## Material provided

___

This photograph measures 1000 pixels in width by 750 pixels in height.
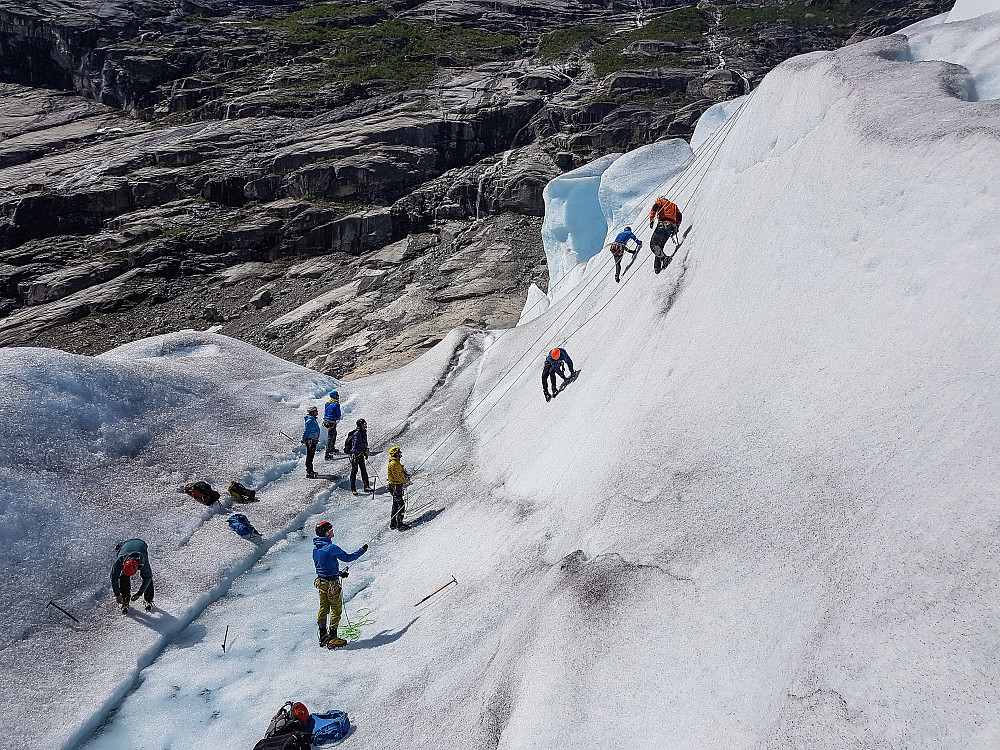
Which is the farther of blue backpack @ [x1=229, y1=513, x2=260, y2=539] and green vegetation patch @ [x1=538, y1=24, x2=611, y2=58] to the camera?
green vegetation patch @ [x1=538, y1=24, x2=611, y2=58]

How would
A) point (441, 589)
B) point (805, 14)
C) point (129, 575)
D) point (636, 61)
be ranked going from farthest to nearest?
1. point (805, 14)
2. point (636, 61)
3. point (129, 575)
4. point (441, 589)

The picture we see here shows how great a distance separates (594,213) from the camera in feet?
87.1

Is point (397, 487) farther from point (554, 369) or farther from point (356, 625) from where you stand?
point (554, 369)

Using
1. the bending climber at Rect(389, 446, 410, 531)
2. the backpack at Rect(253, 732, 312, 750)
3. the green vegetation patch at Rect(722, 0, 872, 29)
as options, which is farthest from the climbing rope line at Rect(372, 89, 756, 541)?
the green vegetation patch at Rect(722, 0, 872, 29)

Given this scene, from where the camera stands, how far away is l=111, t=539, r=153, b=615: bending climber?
8.87 m

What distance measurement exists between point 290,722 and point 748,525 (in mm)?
5090

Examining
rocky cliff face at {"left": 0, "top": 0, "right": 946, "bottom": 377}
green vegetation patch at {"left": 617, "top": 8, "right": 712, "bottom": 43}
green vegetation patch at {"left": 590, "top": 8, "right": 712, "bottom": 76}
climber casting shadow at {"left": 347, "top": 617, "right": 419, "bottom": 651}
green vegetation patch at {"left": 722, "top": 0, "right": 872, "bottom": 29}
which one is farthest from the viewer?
green vegetation patch at {"left": 722, "top": 0, "right": 872, "bottom": 29}

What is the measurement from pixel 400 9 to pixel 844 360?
361 feet

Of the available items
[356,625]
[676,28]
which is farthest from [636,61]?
[356,625]

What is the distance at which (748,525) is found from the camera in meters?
6.38

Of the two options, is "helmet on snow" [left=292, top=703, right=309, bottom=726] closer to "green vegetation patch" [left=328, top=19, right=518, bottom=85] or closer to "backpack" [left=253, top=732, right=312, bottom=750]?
"backpack" [left=253, top=732, right=312, bottom=750]

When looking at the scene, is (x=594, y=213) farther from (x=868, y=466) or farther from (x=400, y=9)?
(x=400, y=9)

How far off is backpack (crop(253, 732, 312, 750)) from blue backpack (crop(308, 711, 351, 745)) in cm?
18

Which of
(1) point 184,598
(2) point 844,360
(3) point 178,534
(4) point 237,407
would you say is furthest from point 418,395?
(2) point 844,360
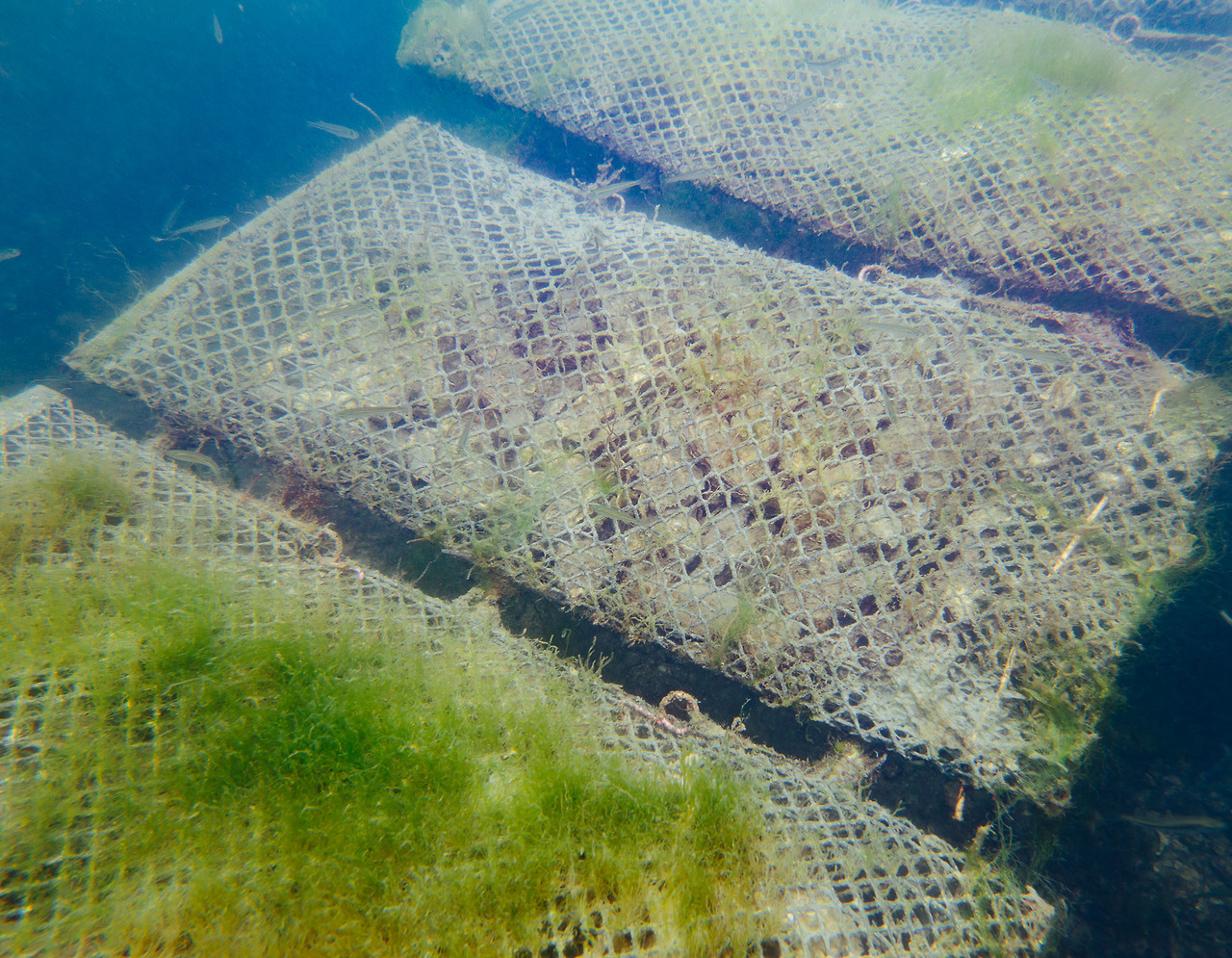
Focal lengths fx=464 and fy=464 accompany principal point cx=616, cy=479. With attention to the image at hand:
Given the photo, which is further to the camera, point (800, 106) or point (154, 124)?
point (154, 124)

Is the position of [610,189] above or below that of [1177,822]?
above

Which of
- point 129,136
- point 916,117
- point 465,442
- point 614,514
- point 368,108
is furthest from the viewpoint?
point 368,108

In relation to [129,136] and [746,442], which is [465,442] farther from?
[129,136]

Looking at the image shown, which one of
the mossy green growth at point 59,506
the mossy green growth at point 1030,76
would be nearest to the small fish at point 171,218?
the mossy green growth at point 59,506

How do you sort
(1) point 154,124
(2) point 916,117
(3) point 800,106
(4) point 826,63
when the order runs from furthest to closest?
(1) point 154,124 → (4) point 826,63 → (3) point 800,106 → (2) point 916,117

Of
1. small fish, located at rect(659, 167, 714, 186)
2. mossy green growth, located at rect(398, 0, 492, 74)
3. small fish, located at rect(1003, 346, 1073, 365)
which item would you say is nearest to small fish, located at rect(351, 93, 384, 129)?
mossy green growth, located at rect(398, 0, 492, 74)

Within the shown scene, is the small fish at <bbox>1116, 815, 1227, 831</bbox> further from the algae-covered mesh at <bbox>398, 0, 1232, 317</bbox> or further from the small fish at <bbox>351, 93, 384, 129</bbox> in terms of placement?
the small fish at <bbox>351, 93, 384, 129</bbox>

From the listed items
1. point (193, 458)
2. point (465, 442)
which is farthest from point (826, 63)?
point (193, 458)
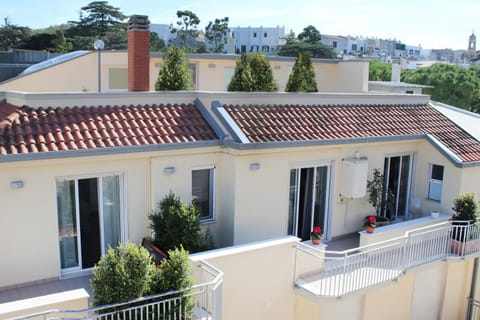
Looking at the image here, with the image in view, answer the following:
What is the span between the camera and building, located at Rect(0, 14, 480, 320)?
10266mm

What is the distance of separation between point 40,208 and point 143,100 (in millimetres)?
3784

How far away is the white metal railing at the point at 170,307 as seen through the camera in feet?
26.2

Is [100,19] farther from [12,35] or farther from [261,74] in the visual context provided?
[261,74]

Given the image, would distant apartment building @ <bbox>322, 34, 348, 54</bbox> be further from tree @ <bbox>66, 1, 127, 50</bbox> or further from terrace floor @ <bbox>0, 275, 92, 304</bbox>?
terrace floor @ <bbox>0, 275, 92, 304</bbox>

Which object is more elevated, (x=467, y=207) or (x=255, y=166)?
(x=255, y=166)

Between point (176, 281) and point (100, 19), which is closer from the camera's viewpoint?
point (176, 281)

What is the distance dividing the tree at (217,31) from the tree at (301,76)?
319ft

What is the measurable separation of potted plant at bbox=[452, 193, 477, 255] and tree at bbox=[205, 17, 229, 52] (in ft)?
327

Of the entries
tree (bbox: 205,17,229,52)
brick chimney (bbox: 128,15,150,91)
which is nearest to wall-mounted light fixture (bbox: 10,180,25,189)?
brick chimney (bbox: 128,15,150,91)

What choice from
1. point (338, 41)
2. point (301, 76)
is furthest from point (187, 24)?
point (301, 76)

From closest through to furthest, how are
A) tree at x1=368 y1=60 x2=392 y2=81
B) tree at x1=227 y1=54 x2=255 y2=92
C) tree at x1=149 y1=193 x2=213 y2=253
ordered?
tree at x1=149 y1=193 x2=213 y2=253 < tree at x1=227 y1=54 x2=255 y2=92 < tree at x1=368 y1=60 x2=392 y2=81

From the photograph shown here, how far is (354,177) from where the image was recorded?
13672 millimetres

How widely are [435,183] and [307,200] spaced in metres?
4.75

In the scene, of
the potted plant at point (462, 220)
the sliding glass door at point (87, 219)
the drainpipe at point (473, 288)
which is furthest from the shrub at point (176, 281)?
the drainpipe at point (473, 288)
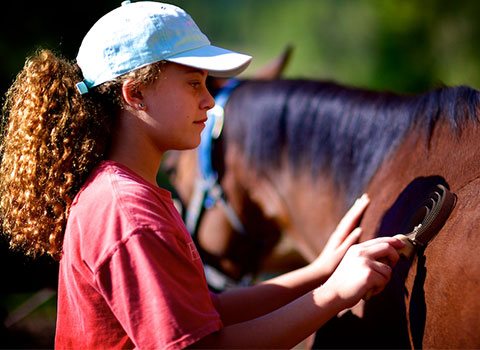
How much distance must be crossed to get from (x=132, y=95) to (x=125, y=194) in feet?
0.76

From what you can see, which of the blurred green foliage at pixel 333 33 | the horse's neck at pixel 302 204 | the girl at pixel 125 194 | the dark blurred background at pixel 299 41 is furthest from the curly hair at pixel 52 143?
the blurred green foliage at pixel 333 33

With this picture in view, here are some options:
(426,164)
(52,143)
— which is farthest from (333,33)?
(52,143)

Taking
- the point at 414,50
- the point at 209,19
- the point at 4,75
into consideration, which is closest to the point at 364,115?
the point at 4,75

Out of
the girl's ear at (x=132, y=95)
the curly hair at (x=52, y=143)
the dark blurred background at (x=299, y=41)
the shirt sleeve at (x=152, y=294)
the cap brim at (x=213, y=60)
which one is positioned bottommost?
the dark blurred background at (x=299, y=41)

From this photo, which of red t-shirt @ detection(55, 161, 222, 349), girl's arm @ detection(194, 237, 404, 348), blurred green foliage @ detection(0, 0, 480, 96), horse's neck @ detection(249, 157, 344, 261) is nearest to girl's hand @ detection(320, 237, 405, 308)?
girl's arm @ detection(194, 237, 404, 348)

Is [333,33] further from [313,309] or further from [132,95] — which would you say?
[313,309]

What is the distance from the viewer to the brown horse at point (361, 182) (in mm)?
1370

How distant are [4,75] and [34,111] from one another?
2.58 metres

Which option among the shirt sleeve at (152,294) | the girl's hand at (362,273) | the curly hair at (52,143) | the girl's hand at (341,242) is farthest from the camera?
the girl's hand at (341,242)

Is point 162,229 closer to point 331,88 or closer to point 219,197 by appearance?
point 331,88

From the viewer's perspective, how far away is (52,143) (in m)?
1.38

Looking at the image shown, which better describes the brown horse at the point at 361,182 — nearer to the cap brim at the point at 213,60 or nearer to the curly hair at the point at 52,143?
the cap brim at the point at 213,60

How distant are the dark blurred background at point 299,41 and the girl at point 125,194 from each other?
278mm

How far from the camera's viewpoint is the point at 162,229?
123 cm
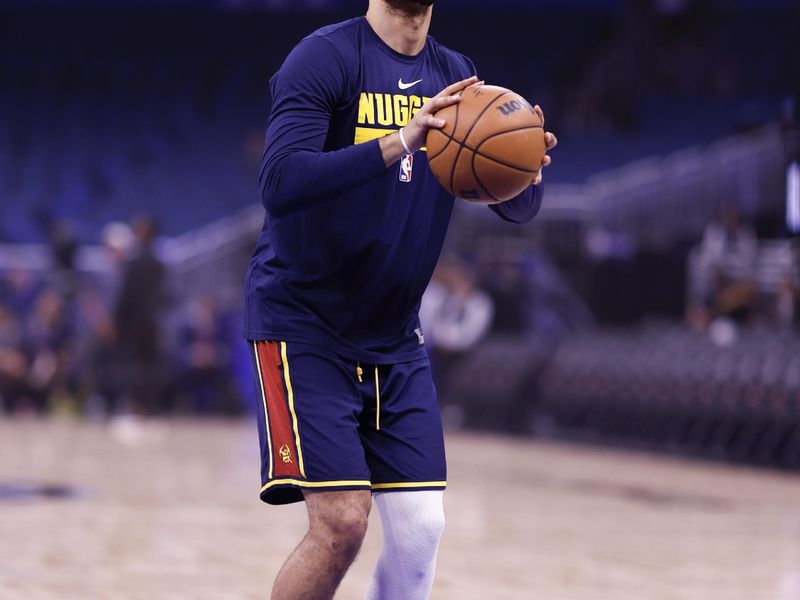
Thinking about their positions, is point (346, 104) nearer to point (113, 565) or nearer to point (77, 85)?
point (113, 565)

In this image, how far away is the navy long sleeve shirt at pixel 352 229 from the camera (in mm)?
3363

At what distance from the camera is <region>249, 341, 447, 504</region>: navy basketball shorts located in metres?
3.36

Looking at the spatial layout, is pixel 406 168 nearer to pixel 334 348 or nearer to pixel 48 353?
pixel 334 348

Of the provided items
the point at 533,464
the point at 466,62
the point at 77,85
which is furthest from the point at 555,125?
the point at 466,62

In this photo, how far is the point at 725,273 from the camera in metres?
14.5

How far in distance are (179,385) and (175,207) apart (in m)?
4.85

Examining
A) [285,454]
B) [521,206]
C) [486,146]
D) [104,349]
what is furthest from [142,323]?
[486,146]

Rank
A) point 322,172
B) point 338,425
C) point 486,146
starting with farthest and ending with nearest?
1. point 338,425
2. point 486,146
3. point 322,172

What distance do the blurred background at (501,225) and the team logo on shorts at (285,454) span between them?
12.5 feet

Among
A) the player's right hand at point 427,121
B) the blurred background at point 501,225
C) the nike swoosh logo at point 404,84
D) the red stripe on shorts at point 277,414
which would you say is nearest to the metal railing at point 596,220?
the blurred background at point 501,225

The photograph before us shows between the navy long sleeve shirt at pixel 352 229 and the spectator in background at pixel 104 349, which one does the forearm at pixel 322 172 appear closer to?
the navy long sleeve shirt at pixel 352 229

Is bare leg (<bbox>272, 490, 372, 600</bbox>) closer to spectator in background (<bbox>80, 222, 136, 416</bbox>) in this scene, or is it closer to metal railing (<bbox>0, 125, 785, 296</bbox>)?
spectator in background (<bbox>80, 222, 136, 416</bbox>)

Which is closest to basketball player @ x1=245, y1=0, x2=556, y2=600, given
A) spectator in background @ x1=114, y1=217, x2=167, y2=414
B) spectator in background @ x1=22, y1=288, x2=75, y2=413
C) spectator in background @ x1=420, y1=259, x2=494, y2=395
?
spectator in background @ x1=114, y1=217, x2=167, y2=414

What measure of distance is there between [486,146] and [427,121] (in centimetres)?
17
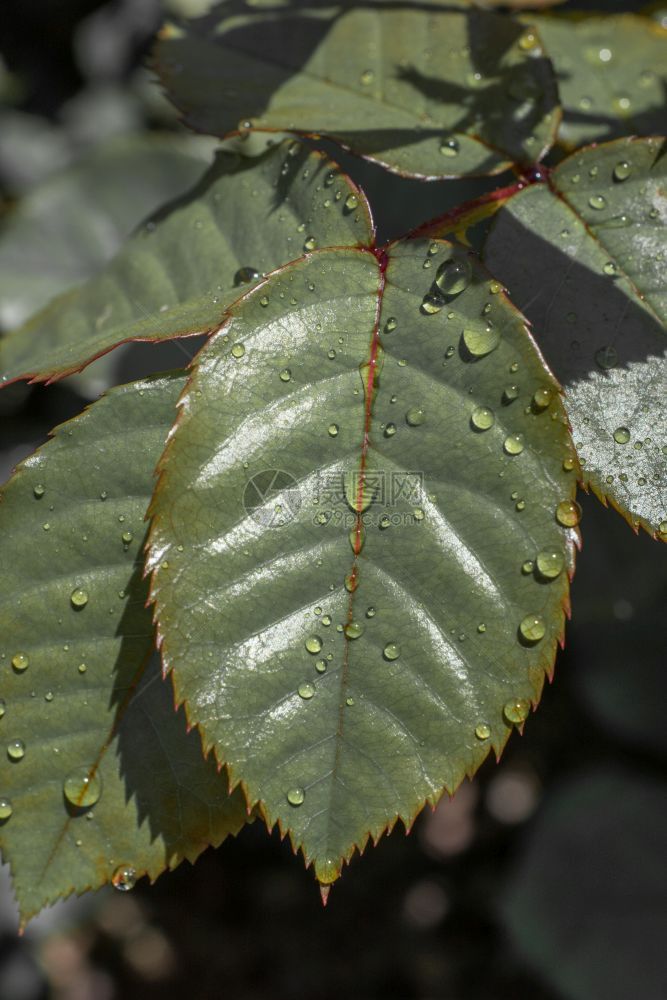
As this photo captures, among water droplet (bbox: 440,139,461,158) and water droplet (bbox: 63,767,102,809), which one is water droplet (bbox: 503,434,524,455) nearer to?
water droplet (bbox: 440,139,461,158)

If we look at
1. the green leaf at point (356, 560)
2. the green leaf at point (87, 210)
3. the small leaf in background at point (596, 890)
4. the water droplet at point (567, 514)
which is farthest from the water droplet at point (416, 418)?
the small leaf in background at point (596, 890)

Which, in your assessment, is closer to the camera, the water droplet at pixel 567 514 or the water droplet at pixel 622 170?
the water droplet at pixel 567 514

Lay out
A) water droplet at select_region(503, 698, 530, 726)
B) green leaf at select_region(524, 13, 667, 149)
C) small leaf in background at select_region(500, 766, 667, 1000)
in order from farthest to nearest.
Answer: small leaf in background at select_region(500, 766, 667, 1000) → green leaf at select_region(524, 13, 667, 149) → water droplet at select_region(503, 698, 530, 726)

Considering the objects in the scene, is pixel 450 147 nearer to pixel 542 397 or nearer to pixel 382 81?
pixel 382 81

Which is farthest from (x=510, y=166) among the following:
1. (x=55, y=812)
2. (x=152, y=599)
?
(x=55, y=812)

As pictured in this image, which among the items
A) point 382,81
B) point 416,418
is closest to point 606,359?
point 416,418

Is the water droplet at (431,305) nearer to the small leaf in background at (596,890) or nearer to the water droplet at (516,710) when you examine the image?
the water droplet at (516,710)

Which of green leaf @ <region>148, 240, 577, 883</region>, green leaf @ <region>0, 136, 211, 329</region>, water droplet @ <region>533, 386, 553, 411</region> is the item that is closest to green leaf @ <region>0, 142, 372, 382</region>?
green leaf @ <region>148, 240, 577, 883</region>

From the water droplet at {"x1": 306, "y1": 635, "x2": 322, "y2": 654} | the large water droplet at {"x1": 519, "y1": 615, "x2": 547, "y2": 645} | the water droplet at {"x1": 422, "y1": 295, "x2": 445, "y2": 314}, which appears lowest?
the water droplet at {"x1": 306, "y1": 635, "x2": 322, "y2": 654}
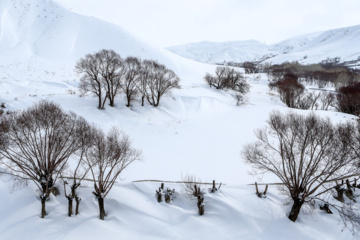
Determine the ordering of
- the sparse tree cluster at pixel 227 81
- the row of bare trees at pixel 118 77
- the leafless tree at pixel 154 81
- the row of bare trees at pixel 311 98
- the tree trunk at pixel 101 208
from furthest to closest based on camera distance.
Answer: the sparse tree cluster at pixel 227 81 → the row of bare trees at pixel 311 98 → the leafless tree at pixel 154 81 → the row of bare trees at pixel 118 77 → the tree trunk at pixel 101 208

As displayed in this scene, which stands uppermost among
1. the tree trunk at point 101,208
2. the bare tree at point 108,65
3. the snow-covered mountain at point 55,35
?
the snow-covered mountain at point 55,35

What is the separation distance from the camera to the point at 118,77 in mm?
29734

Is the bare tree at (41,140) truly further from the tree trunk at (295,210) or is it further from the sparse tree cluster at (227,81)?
the sparse tree cluster at (227,81)

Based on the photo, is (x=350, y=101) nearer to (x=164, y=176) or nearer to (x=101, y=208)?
(x=164, y=176)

___

Reproduce exactly, and only, the lines from the one containing "Which of green" through the last line of the records above, both included, leaving out any pictures.

Which of green leaf @ <region>148, 240, 577, 883</region>, green leaf @ <region>0, 136, 211, 329</region>, water droplet @ <region>533, 386, 553, 411</region> is the item that is closest to green leaf @ <region>0, 142, 372, 382</region>?
green leaf @ <region>148, 240, 577, 883</region>

From the water droplet at {"x1": 306, "y1": 635, "x2": 322, "y2": 654} | the large water droplet at {"x1": 519, "y1": 615, "x2": 547, "y2": 645} | the water droplet at {"x1": 422, "y1": 295, "x2": 445, "y2": 314}, which appears lowest?
the water droplet at {"x1": 306, "y1": 635, "x2": 322, "y2": 654}
Determine the ordering of
- the sparse tree cluster at pixel 227 81
- the row of bare trees at pixel 118 77
- the leafless tree at pixel 154 81
- the row of bare trees at pixel 311 98
- the tree trunk at pixel 101 208
from furthest to closest based on camera distance.
Answer: the sparse tree cluster at pixel 227 81 → the row of bare trees at pixel 311 98 → the leafless tree at pixel 154 81 → the row of bare trees at pixel 118 77 → the tree trunk at pixel 101 208

As displayed in this scene, which stands uppermost among
1. the tree trunk at point 101,208
2. the bare tree at point 108,65
3. the snow-covered mountain at point 55,35
?
the snow-covered mountain at point 55,35

What is the separation distance from the camera to the point at 118,77 in mm?
29734

Is the bare tree at (41,140) truly further from the tree trunk at (295,210) or is it further from the sparse tree cluster at (227,81)?
the sparse tree cluster at (227,81)

Based on the photo, is (x=350, y=101) nearer to (x=164, y=176) or nearer to (x=101, y=208)?
(x=164, y=176)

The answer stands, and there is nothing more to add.